-- Begin EXCERPT TO READ --

Training Example¶

Complete walkthrough of training a machine learning model with easy_sm, from initialization to cloud deployment.

Overview¶

This example demonstrates:

Setting up a training project
Writing training code
Preparing test data
Testing locally with Docker
Training on AWS SageMaker

Step 1: Initialize Project¶

Create a new easy_sm project:

easy_sm init

Enter these values at the prompts:

App name: my-ml-app
AWS profile: dev
AWS region: eu-west-1
Python version: 3.13
Requirements file: requirements.txt

This creates the project structure:

my-ml-app/
├── my-ml-app.json              # Configuration
├── requirements.txt            # Dependencies
└── my-ml-app/
    └── easy_sm_base/
        ├── Dockerfile
        ├── training/
        │   ├── train           # Entry point
        │   └── training.py     # Your code goes here
        ├── prediction/
        │   └── serve
        ├── processing/
        └── local_test/
            └── test_dir/       # Test data

Step 2: Write Training Code¶

Edit my-ml-app/easy_sm_base/training/training.py:

import pandas as pd
import joblib
import os

def train(input_data_path, model_save_path, hyperparams_path=None):
    """Train a simple linear regression model."""
    # Load training data
    data_file = os.path.join(input_data_path, 'data.csv')
    print(f"Loading data from: {data_file}")
    data = pd.read_csv(data_file)

    print(f"Training data shape: {data.shape}")

    # Simple model training (replace with your logic)

-- End EXCERPT TO READ --
-- Begin SUPPLIED DATA --

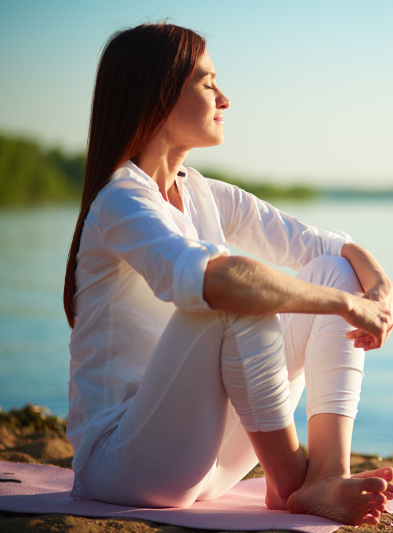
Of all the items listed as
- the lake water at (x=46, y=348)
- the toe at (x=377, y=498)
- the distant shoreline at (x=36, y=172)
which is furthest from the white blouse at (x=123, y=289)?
the distant shoreline at (x=36, y=172)

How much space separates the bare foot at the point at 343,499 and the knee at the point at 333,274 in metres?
0.47

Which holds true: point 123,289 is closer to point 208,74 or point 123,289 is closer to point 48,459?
point 208,74

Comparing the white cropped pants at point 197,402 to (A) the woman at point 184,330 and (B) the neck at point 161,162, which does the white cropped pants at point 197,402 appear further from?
(B) the neck at point 161,162

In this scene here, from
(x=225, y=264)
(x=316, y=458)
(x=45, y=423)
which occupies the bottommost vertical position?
(x=45, y=423)

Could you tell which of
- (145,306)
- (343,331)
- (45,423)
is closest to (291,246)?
(343,331)

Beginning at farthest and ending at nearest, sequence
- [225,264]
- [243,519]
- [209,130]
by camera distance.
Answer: [209,130] < [243,519] < [225,264]

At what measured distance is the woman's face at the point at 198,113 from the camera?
1488 mm

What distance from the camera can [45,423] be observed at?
2.78 m

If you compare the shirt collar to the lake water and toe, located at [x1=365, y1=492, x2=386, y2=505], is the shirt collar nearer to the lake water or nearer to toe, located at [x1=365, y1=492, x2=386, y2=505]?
toe, located at [x1=365, y1=492, x2=386, y2=505]

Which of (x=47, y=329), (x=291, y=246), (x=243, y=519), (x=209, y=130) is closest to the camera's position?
(x=243, y=519)

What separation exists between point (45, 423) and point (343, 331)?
1.81m

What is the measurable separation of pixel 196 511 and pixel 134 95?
3.22 feet

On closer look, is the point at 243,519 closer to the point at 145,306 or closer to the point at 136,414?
the point at 136,414

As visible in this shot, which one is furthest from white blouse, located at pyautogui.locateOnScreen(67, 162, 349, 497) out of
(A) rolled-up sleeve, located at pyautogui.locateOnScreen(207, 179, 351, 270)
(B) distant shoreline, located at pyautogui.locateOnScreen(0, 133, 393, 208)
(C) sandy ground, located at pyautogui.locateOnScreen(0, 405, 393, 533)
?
(B) distant shoreline, located at pyautogui.locateOnScreen(0, 133, 393, 208)
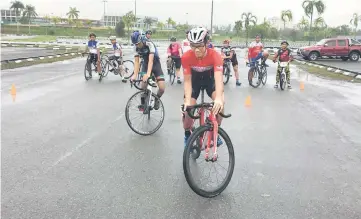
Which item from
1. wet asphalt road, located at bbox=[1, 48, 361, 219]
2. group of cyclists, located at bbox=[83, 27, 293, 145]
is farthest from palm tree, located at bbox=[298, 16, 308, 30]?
group of cyclists, located at bbox=[83, 27, 293, 145]

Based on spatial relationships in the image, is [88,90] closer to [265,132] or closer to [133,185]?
[265,132]

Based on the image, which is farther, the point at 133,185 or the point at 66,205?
the point at 133,185

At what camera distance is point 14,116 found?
29.1ft

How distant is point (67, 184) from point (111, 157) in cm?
123

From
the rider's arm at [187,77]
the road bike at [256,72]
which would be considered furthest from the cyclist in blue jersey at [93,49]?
the rider's arm at [187,77]

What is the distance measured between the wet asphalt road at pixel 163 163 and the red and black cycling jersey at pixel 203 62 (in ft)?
4.88

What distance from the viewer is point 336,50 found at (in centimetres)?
3069

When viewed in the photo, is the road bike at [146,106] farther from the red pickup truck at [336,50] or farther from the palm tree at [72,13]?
the palm tree at [72,13]

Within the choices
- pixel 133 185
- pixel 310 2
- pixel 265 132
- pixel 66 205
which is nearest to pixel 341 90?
pixel 265 132

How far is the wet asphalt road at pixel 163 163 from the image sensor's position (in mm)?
4223

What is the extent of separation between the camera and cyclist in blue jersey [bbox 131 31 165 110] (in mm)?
7398

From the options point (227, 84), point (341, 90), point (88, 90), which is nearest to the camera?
point (88, 90)

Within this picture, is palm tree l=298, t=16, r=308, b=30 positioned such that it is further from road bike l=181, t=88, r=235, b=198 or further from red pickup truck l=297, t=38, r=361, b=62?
road bike l=181, t=88, r=235, b=198

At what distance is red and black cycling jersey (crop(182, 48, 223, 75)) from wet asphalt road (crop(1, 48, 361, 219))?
149cm
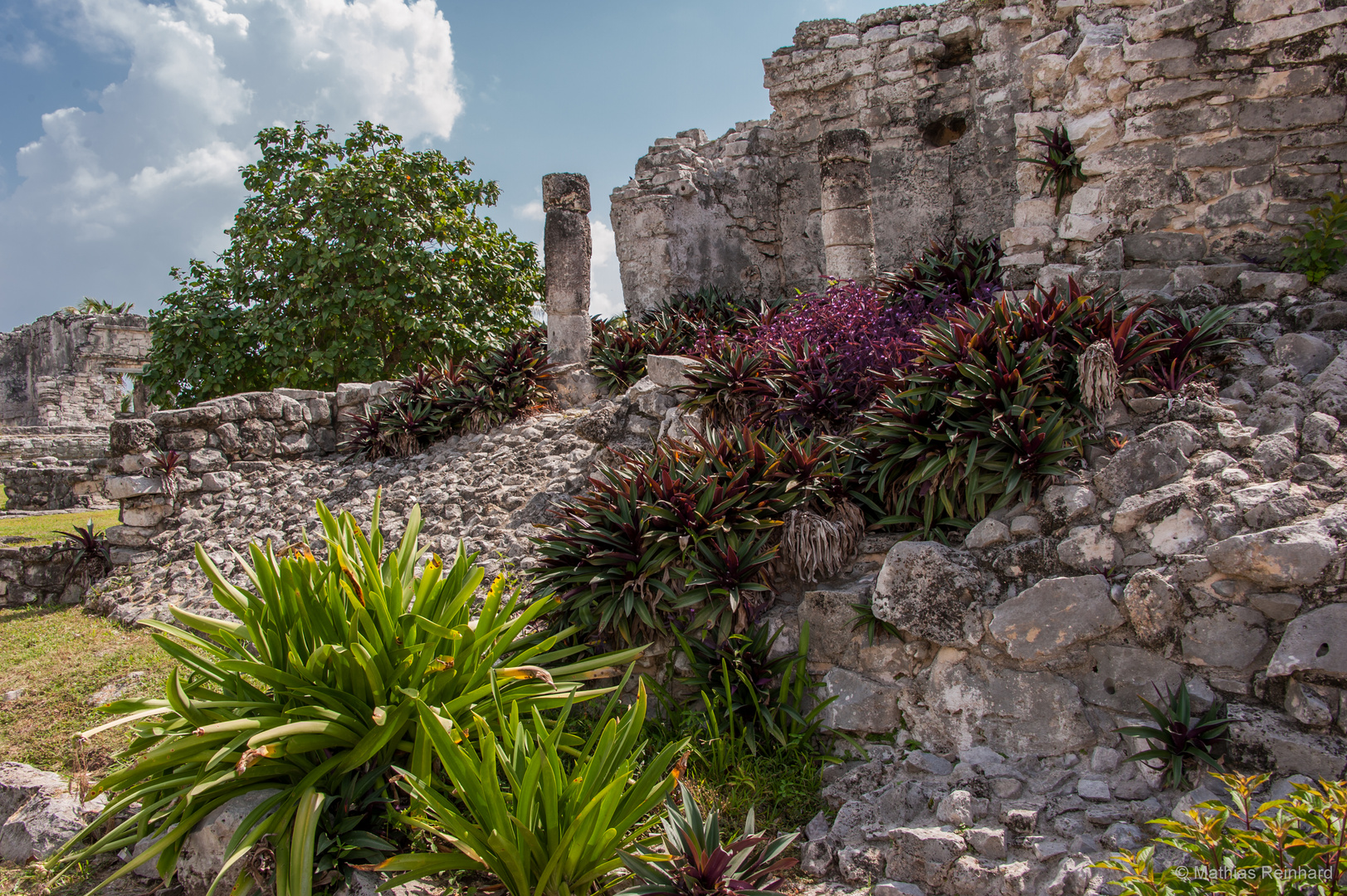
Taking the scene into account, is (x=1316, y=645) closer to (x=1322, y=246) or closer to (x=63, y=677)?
(x=1322, y=246)

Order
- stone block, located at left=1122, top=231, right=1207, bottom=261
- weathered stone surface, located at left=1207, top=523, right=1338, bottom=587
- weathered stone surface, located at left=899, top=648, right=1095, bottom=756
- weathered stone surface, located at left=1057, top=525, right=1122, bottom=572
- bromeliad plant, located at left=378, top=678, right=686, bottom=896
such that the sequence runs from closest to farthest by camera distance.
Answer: bromeliad plant, located at left=378, top=678, right=686, bottom=896, weathered stone surface, located at left=1207, top=523, right=1338, bottom=587, weathered stone surface, located at left=899, top=648, right=1095, bottom=756, weathered stone surface, located at left=1057, top=525, right=1122, bottom=572, stone block, located at left=1122, top=231, right=1207, bottom=261

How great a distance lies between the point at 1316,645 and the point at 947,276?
4.37 m

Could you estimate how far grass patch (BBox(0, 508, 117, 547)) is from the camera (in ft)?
22.7

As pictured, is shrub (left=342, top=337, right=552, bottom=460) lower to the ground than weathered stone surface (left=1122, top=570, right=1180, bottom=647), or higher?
higher

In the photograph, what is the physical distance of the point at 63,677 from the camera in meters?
4.60

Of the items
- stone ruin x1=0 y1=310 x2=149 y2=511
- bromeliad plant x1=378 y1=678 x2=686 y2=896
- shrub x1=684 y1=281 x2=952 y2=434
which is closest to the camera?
bromeliad plant x1=378 y1=678 x2=686 y2=896

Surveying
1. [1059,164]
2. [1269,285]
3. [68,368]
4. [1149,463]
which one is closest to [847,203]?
[1059,164]

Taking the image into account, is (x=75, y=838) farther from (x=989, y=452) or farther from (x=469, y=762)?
(x=989, y=452)

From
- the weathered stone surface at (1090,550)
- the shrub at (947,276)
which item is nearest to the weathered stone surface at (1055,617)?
the weathered stone surface at (1090,550)

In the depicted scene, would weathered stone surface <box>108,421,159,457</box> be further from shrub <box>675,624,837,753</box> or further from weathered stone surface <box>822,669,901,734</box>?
weathered stone surface <box>822,669,901,734</box>

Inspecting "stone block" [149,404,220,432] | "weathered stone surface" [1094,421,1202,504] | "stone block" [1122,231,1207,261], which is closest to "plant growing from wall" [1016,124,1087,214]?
"stone block" [1122,231,1207,261]

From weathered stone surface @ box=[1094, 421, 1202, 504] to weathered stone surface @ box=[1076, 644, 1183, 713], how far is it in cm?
64

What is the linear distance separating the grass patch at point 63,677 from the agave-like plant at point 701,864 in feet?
8.15

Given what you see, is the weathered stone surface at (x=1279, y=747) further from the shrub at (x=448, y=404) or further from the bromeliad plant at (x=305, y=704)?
the shrub at (x=448, y=404)
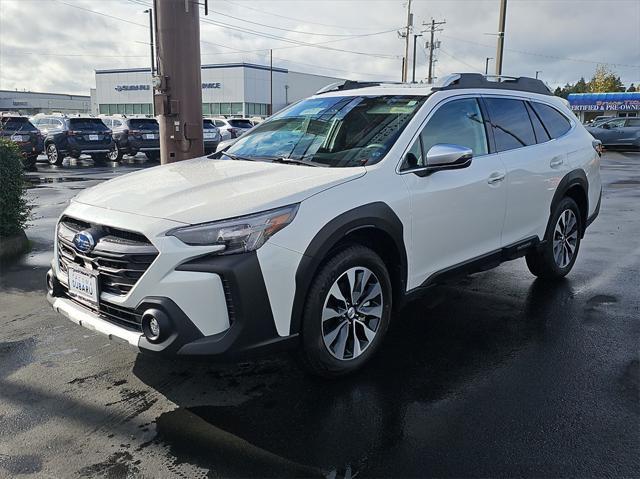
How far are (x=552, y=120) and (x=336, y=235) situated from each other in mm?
3341

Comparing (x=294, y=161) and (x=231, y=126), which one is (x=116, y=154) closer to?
(x=231, y=126)

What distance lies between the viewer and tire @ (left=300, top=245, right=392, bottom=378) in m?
3.29

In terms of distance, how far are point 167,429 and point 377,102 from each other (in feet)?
9.04

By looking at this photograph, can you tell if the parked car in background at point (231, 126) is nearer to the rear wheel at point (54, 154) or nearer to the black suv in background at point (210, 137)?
the black suv in background at point (210, 137)

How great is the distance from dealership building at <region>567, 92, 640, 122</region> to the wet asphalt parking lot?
60645 millimetres

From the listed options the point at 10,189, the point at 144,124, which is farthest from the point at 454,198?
the point at 144,124

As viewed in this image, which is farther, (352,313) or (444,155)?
(444,155)

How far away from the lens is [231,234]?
297 cm

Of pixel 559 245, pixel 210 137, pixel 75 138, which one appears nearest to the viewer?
pixel 559 245

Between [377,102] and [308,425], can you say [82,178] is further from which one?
[308,425]

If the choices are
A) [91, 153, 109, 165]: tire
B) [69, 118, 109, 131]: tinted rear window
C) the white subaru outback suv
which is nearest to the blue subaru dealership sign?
[91, 153, 109, 165]: tire


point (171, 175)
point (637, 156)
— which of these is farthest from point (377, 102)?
point (637, 156)

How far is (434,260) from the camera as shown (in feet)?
13.4

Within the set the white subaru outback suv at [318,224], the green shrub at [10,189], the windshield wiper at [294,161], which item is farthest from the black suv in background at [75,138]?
the windshield wiper at [294,161]
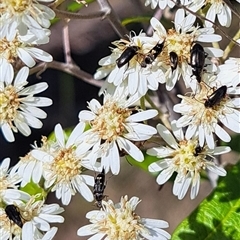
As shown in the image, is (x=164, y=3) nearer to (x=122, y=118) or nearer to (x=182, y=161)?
(x=122, y=118)

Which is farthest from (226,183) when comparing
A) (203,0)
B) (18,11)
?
(18,11)

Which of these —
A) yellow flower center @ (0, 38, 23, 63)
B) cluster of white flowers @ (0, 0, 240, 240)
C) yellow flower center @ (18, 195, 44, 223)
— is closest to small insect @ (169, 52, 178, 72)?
cluster of white flowers @ (0, 0, 240, 240)

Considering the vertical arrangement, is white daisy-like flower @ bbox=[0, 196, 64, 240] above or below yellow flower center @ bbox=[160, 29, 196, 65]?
below

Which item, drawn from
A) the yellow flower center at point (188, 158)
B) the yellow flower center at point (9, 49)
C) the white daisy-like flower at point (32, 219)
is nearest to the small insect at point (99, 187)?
the white daisy-like flower at point (32, 219)

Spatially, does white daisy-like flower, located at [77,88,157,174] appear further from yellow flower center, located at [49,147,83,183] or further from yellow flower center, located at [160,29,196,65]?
yellow flower center, located at [160,29,196,65]

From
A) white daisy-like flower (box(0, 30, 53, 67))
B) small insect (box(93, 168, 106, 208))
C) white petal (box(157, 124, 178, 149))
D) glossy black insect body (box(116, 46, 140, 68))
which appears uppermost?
white daisy-like flower (box(0, 30, 53, 67))

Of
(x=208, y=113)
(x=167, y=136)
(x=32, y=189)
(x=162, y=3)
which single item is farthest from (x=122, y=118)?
(x=32, y=189)

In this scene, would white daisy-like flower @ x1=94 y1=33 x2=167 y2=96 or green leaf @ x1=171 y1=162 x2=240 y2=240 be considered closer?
white daisy-like flower @ x1=94 y1=33 x2=167 y2=96

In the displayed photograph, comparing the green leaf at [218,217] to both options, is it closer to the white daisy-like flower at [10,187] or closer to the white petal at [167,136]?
the white petal at [167,136]
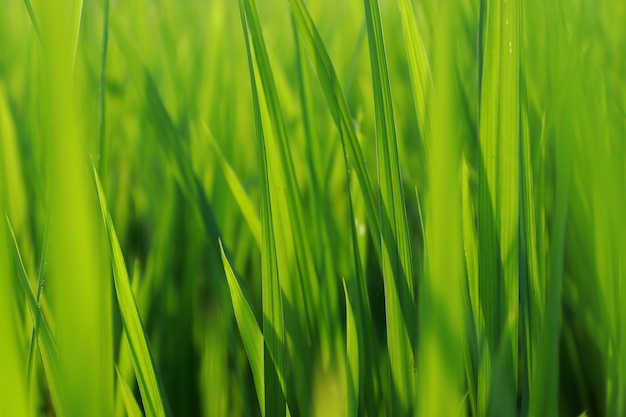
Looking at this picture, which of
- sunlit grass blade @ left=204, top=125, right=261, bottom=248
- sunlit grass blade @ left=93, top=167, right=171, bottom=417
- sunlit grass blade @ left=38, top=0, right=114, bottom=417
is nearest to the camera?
sunlit grass blade @ left=38, top=0, right=114, bottom=417

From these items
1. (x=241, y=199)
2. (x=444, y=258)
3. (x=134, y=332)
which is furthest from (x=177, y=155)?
(x=444, y=258)

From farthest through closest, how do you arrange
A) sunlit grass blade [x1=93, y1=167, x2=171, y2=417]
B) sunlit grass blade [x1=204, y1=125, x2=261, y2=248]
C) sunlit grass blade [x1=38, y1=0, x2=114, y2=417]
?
sunlit grass blade [x1=204, y1=125, x2=261, y2=248], sunlit grass blade [x1=93, y1=167, x2=171, y2=417], sunlit grass blade [x1=38, y1=0, x2=114, y2=417]

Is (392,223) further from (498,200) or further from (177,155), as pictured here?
(177,155)

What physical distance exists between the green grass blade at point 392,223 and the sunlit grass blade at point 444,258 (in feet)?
0.26

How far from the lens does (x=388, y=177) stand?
28 centimetres

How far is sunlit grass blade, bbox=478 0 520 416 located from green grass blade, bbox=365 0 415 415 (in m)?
0.03

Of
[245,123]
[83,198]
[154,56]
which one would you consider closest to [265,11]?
[154,56]

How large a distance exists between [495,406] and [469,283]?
0.20ft

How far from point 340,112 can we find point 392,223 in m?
0.07

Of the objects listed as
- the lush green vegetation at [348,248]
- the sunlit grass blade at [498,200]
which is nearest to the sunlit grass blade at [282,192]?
the lush green vegetation at [348,248]

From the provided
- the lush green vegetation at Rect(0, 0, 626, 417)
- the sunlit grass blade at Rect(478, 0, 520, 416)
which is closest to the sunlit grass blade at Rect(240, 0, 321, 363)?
the lush green vegetation at Rect(0, 0, 626, 417)

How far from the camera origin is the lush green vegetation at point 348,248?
0.18 metres

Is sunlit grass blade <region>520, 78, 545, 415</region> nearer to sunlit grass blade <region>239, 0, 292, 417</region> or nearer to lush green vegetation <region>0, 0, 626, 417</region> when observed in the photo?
lush green vegetation <region>0, 0, 626, 417</region>

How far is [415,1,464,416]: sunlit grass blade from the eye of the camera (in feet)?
0.59
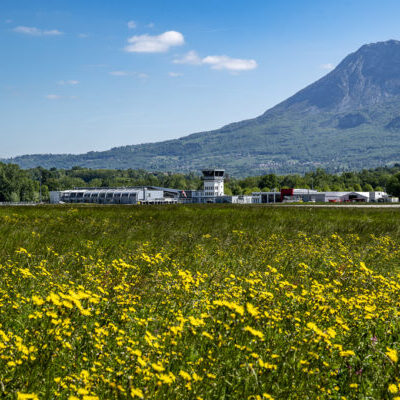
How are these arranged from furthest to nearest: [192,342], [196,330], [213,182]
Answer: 1. [213,182]
2. [196,330]
3. [192,342]

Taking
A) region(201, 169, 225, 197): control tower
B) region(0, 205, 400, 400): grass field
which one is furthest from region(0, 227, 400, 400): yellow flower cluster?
region(201, 169, 225, 197): control tower

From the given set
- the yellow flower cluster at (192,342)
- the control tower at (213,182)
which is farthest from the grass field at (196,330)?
the control tower at (213,182)

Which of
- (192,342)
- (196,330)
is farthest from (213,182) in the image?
(192,342)

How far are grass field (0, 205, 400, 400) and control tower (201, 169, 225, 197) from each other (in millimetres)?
160353

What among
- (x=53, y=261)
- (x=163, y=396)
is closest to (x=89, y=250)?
(x=53, y=261)

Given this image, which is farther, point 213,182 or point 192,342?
point 213,182

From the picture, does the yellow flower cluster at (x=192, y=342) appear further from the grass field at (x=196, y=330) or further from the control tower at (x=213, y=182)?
the control tower at (x=213, y=182)

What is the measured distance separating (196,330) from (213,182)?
16818 cm

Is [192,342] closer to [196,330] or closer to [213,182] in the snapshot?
[196,330]

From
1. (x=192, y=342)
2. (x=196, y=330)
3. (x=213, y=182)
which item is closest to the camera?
(x=192, y=342)

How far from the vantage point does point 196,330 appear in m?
5.28

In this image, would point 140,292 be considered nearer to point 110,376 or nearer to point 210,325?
point 210,325

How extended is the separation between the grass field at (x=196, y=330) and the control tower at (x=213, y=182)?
160 metres

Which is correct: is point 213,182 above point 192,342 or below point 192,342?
above
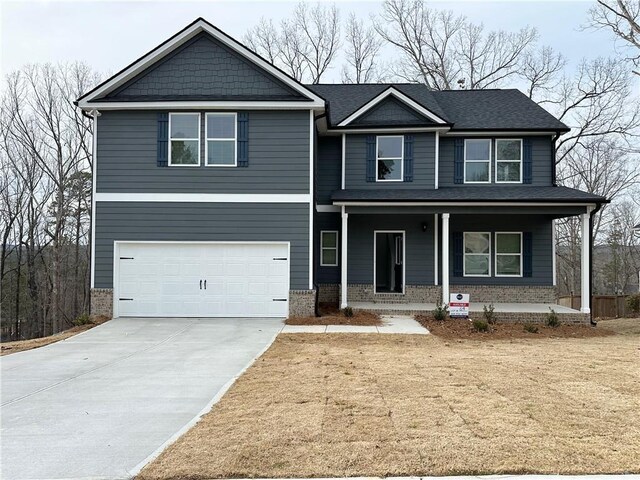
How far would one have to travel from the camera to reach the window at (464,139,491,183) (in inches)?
656

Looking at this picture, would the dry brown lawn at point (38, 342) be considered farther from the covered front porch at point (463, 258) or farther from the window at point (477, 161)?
the window at point (477, 161)

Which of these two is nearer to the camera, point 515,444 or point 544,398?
point 515,444

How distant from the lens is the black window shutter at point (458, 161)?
16625 mm

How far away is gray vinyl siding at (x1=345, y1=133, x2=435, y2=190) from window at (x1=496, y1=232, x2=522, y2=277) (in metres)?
3.13

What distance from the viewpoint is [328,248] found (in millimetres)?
17000

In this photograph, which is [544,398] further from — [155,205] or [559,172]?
[559,172]

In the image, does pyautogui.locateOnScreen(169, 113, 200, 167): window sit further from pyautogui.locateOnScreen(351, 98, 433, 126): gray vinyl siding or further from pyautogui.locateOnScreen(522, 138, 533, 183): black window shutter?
pyautogui.locateOnScreen(522, 138, 533, 183): black window shutter

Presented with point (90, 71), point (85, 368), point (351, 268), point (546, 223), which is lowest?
point (85, 368)

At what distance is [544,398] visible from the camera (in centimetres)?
598

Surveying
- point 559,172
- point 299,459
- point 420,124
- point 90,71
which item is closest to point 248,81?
point 420,124

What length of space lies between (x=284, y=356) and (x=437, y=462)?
5338 millimetres

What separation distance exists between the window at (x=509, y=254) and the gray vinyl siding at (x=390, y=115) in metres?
4.91

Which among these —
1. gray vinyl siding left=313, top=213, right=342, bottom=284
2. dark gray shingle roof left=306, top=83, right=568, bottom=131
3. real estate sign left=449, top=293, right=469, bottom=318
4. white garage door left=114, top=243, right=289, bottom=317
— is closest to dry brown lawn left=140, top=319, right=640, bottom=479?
real estate sign left=449, top=293, right=469, bottom=318

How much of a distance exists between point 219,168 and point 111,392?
26.7ft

-- End SUPPLIED DATA --

REQUIRED WORK
a) In the easy_sm training walkthrough, what AWS region is entered at the prompts during project setup?
b) Carry on the easy_sm training walkthrough from its final line.

RESPONSES PER TASK
a) eu-west-1

b)
    from sklearn.linear_model import LinearRegression

    X = data[['feature1', 'feature2']]
    y = data['target']

    print("Training model...")
    model = LinearRegression()
    model.fit(X, y)

    # Calculate training accuracy
    score = model.score(X, y)
    print(f"Training R² score: {score:.4f}")

    # Save model
    model_file = os.path.join(model_save_path, 'model.mdl')
    print(f"Saving model to: {model_file}")
    joblib.dump(model, model_file)

    print("Training complete!")

if __name__ == '__main__':
    import sys

    # SageMaker passes paths as arguments
    train_data_path = sys.argv[1] if len(sys.argv) > 1 else '/opt/ml/input/data/training'
    model_save_path = sys.argv[2] if len(sys.argv) > 2 else '/opt/ml/model'

    train(train_data_path, model_save_path)

Key Points¶

train() function: Main training logic
Paths: SageMaker provides standardized paths (/opt/ml/input/data/training, /opt/ml/model)
Logging: Use print() for logs (captured by SageMaker CloudWatch)
Model format: Save as .mdl, .pkl, or .joblib

Step 3: Add Dependencies¶

Edit requirements.txt:

scikit-learn>=1.3.0
pandas>=2.0.0
joblib>=1.3.0
numpy>=1.24.0

Step 4: Prepare Test Data¶

Create test data for local development:

mkdir -p my-ml-app/easy_sm_base/local_test/test_dir/input/data/training

Create my-ml-app/easy_sm_base/local_test/test_dir/input/data/training/data.csv:

feature1,feature2,target
1.0,2.0,3.0
2.0,3.0,5.0
3.0,4.0,7.0
4.0,5.0,9.0
5.0,6.0,11.0

This test data will be used for local training runs.

Step 5: Build Docker Image¶

Navigate to project directory and build:

cd my-ml-app/
easy_sm build

Output:

Building Docker image: my-ml-app:latest
Step 1/8 : FROM python:3.13
Step 2/8 : COPY requirements.txt /opt/program/requirements.txt
...
Successfully built a1b2c3d4e5f6
Successfully tagged my-ml-app:latest

The Docker image includes:

Python 3.13
Your training code
All dependencies from requirements.txt

Step 6: Test Training Locally¶

Run training in Docker container:

easy_sm local train

Output:

Loading data from: /opt/ml/input/data/training/data.csv
Training data shape: (5, 3)
Training model...
Training R² score: 1.0000
Saving model to: /opt/ml/model/model.mdl
Training complete!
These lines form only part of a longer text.